Department of Immunology and Microbiology, Scripps Research Institute, La Jolla, CA 92037, USA.
IAVI Neutralizing Antibody Center, Scripps Research Institute, La Jolla, CA 92037, USA.
Sci Signal. 2023 Aug 15;16(798):eabk3516. doi: 10.1126/scisignal.abk3516.
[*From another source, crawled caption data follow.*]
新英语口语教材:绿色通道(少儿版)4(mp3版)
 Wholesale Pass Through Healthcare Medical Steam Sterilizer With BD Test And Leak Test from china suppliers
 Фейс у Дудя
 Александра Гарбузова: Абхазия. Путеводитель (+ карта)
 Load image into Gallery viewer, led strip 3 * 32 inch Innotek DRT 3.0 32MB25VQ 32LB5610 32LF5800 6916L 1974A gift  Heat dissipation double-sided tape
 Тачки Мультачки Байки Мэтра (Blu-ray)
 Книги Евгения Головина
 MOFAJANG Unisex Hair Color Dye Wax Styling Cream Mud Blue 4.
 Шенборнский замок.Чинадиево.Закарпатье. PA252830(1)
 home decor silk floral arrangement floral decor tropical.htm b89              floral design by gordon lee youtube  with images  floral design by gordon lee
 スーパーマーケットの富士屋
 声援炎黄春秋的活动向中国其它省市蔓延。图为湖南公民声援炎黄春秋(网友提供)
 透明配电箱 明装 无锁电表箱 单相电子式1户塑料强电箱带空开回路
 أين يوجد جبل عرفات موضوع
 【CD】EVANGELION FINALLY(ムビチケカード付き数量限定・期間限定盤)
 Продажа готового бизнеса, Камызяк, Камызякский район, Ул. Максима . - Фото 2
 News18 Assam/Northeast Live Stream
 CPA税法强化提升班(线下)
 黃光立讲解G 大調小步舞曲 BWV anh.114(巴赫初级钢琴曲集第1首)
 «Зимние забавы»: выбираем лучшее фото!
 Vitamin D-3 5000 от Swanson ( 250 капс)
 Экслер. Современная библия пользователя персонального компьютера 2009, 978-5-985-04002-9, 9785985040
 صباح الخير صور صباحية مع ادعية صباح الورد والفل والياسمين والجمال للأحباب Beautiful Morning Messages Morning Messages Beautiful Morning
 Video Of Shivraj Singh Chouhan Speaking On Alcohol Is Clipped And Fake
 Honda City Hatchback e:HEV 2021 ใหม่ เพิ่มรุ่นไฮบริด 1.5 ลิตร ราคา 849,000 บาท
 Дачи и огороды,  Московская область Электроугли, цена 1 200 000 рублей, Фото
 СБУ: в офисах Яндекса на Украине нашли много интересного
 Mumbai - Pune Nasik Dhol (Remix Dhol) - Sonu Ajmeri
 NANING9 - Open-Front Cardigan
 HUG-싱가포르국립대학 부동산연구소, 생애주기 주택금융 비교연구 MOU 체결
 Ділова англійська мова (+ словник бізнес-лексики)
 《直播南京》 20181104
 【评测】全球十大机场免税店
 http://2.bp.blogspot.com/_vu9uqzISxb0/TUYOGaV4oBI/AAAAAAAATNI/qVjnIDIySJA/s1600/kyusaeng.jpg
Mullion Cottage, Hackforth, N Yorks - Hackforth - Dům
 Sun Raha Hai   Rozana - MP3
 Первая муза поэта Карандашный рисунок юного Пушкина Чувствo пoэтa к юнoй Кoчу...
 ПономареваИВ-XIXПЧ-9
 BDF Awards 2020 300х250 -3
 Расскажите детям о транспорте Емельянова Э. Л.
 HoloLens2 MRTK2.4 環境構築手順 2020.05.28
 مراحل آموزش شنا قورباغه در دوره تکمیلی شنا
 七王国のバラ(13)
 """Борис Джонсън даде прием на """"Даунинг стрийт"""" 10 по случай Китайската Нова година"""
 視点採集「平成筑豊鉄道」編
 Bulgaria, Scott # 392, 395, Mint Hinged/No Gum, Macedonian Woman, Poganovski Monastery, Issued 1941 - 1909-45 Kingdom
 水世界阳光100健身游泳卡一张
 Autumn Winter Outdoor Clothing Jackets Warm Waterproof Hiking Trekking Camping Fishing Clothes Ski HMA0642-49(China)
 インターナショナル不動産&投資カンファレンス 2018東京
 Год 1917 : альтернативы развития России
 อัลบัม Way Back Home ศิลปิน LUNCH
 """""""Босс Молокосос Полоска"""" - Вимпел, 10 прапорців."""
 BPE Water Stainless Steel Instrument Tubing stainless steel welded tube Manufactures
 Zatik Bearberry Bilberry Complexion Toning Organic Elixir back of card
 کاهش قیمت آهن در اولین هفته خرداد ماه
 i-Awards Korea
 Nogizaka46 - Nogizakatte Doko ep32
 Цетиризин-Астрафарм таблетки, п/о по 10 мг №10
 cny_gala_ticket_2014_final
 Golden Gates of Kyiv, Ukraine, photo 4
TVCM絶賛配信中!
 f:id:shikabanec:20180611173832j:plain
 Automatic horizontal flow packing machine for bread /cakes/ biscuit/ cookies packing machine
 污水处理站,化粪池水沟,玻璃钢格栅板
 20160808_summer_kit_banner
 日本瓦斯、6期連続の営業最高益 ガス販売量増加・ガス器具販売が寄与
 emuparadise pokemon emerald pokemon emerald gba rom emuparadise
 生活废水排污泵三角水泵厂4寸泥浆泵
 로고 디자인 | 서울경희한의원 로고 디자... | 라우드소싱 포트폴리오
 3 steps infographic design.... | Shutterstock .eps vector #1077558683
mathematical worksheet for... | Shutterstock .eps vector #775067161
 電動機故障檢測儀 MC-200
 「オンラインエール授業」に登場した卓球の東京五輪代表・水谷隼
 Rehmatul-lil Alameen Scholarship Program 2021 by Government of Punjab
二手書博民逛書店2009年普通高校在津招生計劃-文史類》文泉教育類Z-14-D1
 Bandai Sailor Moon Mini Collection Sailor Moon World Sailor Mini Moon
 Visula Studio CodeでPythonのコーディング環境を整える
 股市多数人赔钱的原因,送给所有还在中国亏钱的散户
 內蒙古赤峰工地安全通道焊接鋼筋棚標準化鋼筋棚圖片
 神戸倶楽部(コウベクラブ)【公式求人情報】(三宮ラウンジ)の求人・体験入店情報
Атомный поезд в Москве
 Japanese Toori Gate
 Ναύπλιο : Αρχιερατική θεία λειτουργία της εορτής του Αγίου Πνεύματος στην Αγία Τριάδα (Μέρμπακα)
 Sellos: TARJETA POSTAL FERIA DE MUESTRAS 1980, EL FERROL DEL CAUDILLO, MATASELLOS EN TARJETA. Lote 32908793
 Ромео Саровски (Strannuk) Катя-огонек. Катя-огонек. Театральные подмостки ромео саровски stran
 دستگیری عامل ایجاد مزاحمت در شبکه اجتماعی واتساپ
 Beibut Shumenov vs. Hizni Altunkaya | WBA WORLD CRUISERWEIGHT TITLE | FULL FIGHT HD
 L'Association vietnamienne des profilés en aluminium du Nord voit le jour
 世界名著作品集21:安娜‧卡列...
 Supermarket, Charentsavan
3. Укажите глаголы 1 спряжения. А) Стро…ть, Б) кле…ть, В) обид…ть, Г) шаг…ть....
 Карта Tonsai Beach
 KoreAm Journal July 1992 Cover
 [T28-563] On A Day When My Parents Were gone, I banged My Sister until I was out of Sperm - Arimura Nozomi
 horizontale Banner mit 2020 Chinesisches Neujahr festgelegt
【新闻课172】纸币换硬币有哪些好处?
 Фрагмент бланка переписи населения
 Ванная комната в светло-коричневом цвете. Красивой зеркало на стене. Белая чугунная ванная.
The emergence of severe acute respiratory syndrome coronavirus 2 (SARS-CoV-2) underscores the need for strategies to rapidly develop neutralizing monoclonal antibodies that can function as prophylactic and therapeutic agents and to help guide vaccine design. Here, we demonstrate that engineering approaches can be used to refocus an existing antibody that neutralizes one virus but not a related virus. Through a rapid affinity maturation strategy, we engineered CR3022, a SARS-CoV-1-neutralizing antibody, to bind to the receptor binding domain of SARS-CoV-2 with >1000-fold increased affinity. The engineered CR3022 neutralized SARS-CoV-2 and provided prophylactic protection from viral challenge in a small animal model of SARS-CoV-2 infection. Deep sequencing throughout the engineering process paired with crystallographic analysis of engineered CR3022 elucidated the molecular mechanisms by which the antibody can accommodate sequence differences in the epitopes between SARS-CoV-1 and SARS-CoV-2. This workflow provides a blueprint for the rapid broadening of neutralization of an antibody from one virus to closely related but resistant viruses.
严重急性呼吸综合征冠状病毒 2 (SARS-CoV-2) 的出现凸显了需要制定策略,快速开发能够作为预防和治疗药物的中和单克隆抗体,并帮助指导疫苗设计。在这里,我们证明工程方法可用于重新聚焦一种现有的抗体,该抗体能中和一种病毒但不能中和相关病毒。通过快速亲和力成熟策略,我们对中和 SARS-CoV-1 的抗体 CR3022 进行了工程改造,使其与 SARS-CoV-2 的受体结合域结合的亲和力增加了 1000 多倍。该工程化的 CR3022 中和了 SARS-CoV-2,并在 SARS-CoV-2 感染的小动物模型中提供了预防病毒攻击的保护。在整个工程过程中进行的深度测序,并结合对工程化的 CR3022 的晶体学分析,阐明了该抗体如何适应 SARS-CoV-1 和 SARS-CoV-2 之间表位的序列差异的分子机制。该工作流程为快速扩大一种抗体对一种病毒的中和作用提供了蓝图,使其能够对密切相关但具有抗性的病毒进行中和。